TEXT SHOWN
____________

Why see an Osteopath during my pregnancy?
Osteopathy is a safe and effective treatment during the 9 months of pregnancy. Your body has to adapt to major changes in a very short period of time. This can create aches in your lower back, tension in your upper back, heartburn, constipation, pelvic girdle pain, etc…
Osteopathy can help to relieve numerous aches and pains as the body adapts to the growing baby when, as we know, not many medications are allowed during pregnancy. The aim of osteopathic treatment is to re-align the body and reduce muscular tension and joint strain so the body can cope more easily with the changes of pregnancy. Following labour, treatment also helps to ensure that the pelvis and low back are returned to a comfortable position.
Examples of Discomforts during Pregnancy which respond well to osteopathy
As the uterus expands, it can stretch and squash the stomach contributing to heartburn or/and the liver contributing to nausea . A release of the tension around the diaphragm, and theses organs can help with these symptoms.
Postural changes may cause backache, neck ache, headaches, sciatica, aching legs and undue fatigue. If the mother has existing back problems from past accidents or trauma, it may be more difficult for her to accommodate these changes, and she may suffer more discomfort as a result. An osteopath works to realign the body to help it withstand the new changes pregnancy brings.
Tension within the pelvis or diaphragm area can increase resistance to the return of venous blood to the heart from the lower half of the body. This can cause or aggravate varicose veins in the legs, and haemorrhoids. In such cases, the osteopath uses gentle techniques to help the drainage of the blood from legs to heart.

____________

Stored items
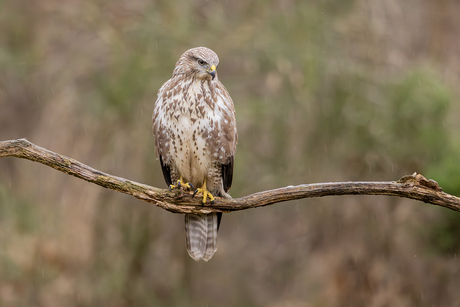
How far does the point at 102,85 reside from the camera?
621 cm

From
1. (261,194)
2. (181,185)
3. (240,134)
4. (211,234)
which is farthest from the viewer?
(240,134)

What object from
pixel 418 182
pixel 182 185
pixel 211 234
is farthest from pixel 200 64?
pixel 418 182

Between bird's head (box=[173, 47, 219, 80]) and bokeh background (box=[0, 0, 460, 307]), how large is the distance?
77.1 inches

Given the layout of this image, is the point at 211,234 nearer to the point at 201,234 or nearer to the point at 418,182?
the point at 201,234

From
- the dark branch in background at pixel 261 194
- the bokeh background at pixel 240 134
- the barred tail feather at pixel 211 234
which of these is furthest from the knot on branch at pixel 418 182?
the bokeh background at pixel 240 134

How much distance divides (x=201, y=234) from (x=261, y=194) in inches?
46.4

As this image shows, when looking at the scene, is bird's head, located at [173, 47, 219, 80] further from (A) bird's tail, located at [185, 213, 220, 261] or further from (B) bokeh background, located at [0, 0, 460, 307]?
(B) bokeh background, located at [0, 0, 460, 307]

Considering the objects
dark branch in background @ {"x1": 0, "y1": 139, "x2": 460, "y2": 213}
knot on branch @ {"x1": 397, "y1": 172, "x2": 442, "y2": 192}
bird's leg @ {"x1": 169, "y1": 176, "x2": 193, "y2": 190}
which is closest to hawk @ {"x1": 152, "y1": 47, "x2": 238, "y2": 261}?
bird's leg @ {"x1": 169, "y1": 176, "x2": 193, "y2": 190}

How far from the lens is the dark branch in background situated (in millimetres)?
3299

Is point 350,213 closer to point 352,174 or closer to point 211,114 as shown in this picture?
point 352,174

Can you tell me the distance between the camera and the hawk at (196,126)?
4094 millimetres

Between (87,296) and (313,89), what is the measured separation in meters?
3.88

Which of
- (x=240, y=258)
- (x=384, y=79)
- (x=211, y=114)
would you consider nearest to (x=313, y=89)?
(x=384, y=79)

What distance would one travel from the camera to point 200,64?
4066mm
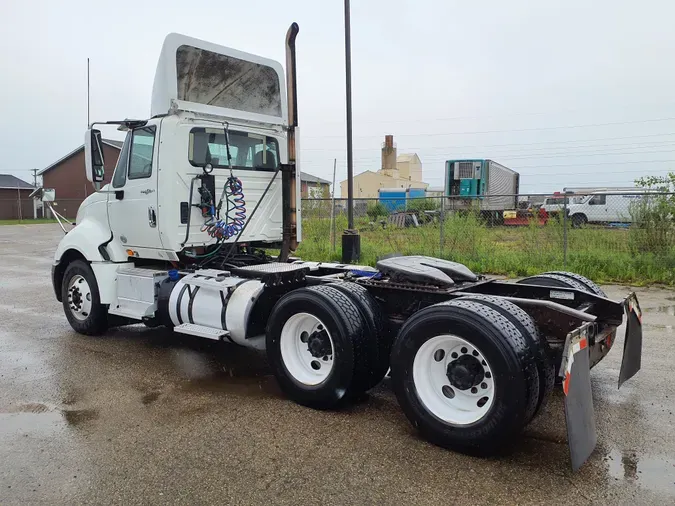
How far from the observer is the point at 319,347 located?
4762mm

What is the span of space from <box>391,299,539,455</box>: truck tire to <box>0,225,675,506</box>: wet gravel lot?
21 cm

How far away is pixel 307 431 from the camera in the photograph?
169 inches

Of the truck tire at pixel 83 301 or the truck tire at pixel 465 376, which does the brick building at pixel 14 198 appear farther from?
the truck tire at pixel 465 376

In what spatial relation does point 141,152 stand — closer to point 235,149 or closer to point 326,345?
point 235,149

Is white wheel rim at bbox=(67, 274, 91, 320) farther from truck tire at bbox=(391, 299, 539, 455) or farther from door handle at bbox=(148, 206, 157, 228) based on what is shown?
truck tire at bbox=(391, 299, 539, 455)

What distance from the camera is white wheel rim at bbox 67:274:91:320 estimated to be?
7.30 m

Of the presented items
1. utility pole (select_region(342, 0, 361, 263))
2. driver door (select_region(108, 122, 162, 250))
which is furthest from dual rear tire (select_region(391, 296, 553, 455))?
utility pole (select_region(342, 0, 361, 263))

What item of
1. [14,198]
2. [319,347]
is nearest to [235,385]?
[319,347]

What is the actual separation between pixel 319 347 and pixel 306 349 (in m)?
0.26

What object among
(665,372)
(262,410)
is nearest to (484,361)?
(262,410)

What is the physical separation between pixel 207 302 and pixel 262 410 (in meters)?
1.59

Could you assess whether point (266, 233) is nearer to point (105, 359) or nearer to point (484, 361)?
point (105, 359)

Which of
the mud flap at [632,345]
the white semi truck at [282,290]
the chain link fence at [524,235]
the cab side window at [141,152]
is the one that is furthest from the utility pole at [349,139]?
the mud flap at [632,345]

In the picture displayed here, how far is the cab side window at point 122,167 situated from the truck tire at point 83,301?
47.3 inches
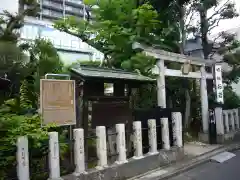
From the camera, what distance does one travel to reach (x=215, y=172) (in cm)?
694

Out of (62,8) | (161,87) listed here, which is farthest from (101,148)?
(62,8)

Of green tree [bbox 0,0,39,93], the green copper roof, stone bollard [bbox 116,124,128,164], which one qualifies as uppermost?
green tree [bbox 0,0,39,93]

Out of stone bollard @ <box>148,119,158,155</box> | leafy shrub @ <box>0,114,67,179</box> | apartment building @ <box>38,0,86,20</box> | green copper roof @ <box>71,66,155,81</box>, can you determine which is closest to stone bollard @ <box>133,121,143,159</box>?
stone bollard @ <box>148,119,158,155</box>

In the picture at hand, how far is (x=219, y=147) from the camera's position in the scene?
981cm

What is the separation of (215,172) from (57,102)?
15.1ft

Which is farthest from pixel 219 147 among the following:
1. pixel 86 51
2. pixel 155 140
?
pixel 86 51

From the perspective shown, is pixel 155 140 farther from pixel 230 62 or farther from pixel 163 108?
pixel 230 62

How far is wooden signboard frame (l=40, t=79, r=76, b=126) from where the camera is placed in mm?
5266

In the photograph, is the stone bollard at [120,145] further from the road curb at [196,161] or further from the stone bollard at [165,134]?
the stone bollard at [165,134]

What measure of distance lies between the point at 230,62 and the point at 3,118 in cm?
1086

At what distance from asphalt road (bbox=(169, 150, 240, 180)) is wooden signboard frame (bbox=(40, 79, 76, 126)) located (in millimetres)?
3187

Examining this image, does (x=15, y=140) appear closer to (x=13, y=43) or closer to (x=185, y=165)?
(x=13, y=43)

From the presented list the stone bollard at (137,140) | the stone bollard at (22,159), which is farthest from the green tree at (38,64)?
the stone bollard at (137,140)

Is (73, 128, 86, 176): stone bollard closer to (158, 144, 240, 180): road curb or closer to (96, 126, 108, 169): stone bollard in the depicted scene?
(96, 126, 108, 169): stone bollard
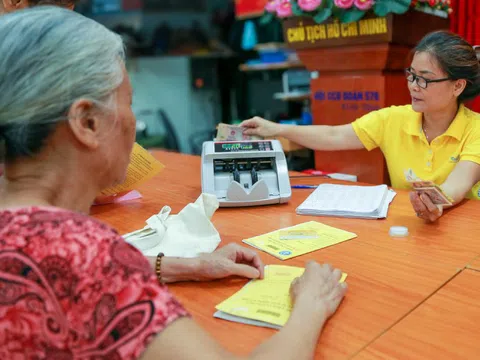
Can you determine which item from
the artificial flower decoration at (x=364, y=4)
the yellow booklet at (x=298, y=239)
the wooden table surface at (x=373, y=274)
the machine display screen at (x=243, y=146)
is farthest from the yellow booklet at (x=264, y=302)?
the artificial flower decoration at (x=364, y=4)

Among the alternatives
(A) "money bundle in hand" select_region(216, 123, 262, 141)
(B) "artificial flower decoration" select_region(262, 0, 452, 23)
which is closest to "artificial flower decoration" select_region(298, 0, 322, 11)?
(B) "artificial flower decoration" select_region(262, 0, 452, 23)

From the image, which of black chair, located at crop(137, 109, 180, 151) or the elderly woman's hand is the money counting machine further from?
black chair, located at crop(137, 109, 180, 151)

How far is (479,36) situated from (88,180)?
2693 mm

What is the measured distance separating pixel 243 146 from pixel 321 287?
0.87m

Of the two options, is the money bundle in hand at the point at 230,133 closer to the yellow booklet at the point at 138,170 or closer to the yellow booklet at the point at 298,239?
the yellow booklet at the point at 138,170

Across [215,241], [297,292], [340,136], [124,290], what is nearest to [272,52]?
[340,136]

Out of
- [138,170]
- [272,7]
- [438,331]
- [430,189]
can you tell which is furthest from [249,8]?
[438,331]

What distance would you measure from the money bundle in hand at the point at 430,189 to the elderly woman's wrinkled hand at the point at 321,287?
0.48 metres

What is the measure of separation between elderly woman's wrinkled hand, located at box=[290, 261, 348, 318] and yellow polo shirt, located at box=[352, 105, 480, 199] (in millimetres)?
976

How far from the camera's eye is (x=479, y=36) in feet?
9.17

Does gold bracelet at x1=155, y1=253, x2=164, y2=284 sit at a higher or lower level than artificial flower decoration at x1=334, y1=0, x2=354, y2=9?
lower

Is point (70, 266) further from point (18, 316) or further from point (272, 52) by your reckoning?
point (272, 52)

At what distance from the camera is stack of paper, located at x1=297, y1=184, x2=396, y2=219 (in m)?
1.49

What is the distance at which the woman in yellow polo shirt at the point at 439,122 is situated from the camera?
1.81 meters
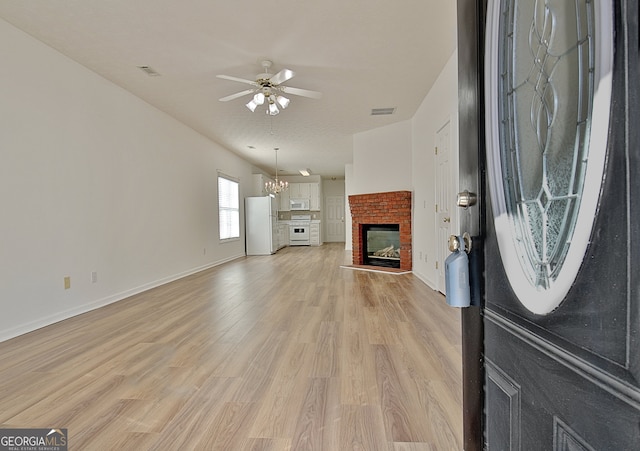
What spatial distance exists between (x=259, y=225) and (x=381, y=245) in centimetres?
369

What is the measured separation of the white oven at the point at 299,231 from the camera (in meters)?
10.8

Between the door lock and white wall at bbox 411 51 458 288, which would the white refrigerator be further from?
the door lock

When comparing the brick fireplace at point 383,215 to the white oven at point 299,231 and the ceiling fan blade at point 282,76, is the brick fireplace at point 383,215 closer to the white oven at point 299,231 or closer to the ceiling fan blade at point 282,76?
the ceiling fan blade at point 282,76

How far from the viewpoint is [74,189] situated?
3.12 metres

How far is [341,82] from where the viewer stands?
368cm

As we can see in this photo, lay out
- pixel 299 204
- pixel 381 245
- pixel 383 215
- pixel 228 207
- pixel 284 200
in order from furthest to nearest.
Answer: pixel 284 200 < pixel 299 204 < pixel 228 207 < pixel 381 245 < pixel 383 215

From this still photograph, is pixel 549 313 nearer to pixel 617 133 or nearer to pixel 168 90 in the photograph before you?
pixel 617 133

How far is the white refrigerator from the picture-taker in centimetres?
824

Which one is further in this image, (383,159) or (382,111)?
(383,159)

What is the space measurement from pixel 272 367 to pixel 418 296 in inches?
86.1

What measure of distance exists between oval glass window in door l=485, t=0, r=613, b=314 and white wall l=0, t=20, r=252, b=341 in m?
3.40

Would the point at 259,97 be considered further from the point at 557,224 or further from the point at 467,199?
the point at 557,224

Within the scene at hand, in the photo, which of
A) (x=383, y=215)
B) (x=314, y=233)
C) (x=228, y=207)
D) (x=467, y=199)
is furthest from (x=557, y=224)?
(x=314, y=233)

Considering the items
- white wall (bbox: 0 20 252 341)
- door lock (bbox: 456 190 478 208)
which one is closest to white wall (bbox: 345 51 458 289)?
door lock (bbox: 456 190 478 208)
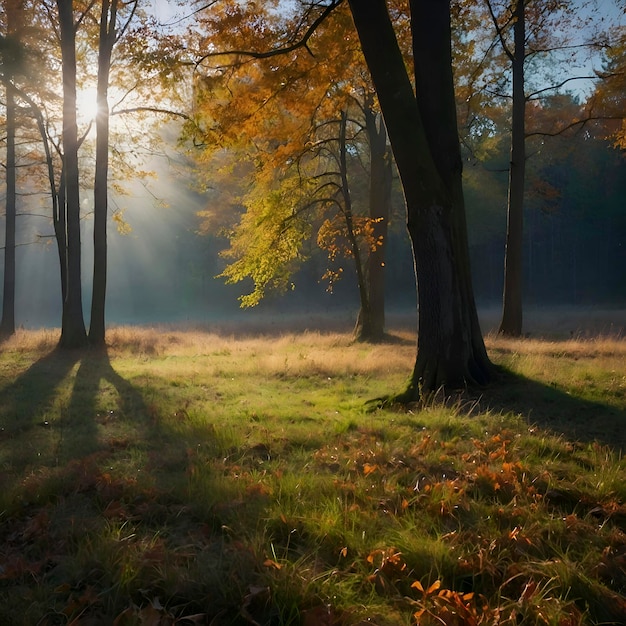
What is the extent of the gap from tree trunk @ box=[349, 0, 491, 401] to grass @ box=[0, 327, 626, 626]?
680mm

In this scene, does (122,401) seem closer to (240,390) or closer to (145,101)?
(240,390)

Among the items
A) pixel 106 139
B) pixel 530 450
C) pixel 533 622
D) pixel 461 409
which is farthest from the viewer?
pixel 106 139

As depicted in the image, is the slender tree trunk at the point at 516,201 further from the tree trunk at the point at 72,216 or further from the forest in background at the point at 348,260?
the tree trunk at the point at 72,216

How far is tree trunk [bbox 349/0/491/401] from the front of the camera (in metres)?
6.96

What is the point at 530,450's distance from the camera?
469 centimetres

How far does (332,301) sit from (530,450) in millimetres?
40586

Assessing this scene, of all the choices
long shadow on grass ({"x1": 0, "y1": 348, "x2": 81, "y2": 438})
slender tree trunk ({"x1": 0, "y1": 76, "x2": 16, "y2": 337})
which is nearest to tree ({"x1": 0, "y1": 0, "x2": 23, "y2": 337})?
slender tree trunk ({"x1": 0, "y1": 76, "x2": 16, "y2": 337})

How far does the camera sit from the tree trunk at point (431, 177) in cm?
696

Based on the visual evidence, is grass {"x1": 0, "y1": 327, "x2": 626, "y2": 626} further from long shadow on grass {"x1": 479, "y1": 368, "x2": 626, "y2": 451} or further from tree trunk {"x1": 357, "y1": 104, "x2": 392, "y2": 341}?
tree trunk {"x1": 357, "y1": 104, "x2": 392, "y2": 341}

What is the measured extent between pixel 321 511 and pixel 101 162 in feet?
43.0

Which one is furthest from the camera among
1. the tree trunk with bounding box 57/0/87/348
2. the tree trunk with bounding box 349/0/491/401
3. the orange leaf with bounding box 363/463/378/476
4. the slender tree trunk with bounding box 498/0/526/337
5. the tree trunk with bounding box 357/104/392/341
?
the tree trunk with bounding box 357/104/392/341

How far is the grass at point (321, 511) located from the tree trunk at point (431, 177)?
0.68m

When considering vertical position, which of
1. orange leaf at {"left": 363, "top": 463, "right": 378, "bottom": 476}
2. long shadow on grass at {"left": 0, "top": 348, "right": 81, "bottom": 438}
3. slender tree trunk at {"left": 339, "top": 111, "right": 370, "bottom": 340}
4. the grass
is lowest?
long shadow on grass at {"left": 0, "top": 348, "right": 81, "bottom": 438}

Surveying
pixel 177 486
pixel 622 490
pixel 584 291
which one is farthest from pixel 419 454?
pixel 584 291
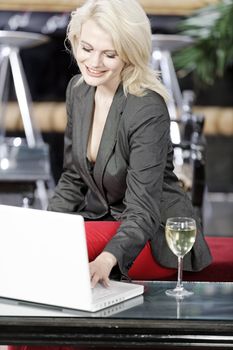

____________

APPLY WHAT YOU READ
a) According to the page on osteopathy in pregnancy, what does treatment help ensure following labour?
b) Extract the passage from the page on osteopathy in pregnancy that runs from "Postural changes may" up to and including "changes pregnancy brings.".

RESPONSES
a) It helps ensure that the pelvis and low back are returned to a comfortable position.

b)
Postural changes may cause backache, neck ache, headaches, sciatica, aching legs and undue fatigue. If the mother has existing back problems from past accidents or trauma, it may be more difficult for her to accommodate these changes, and she may suffer more discomfort as a result. An osteopath works to realign the body to help it withstand the new changes pregnancy brings.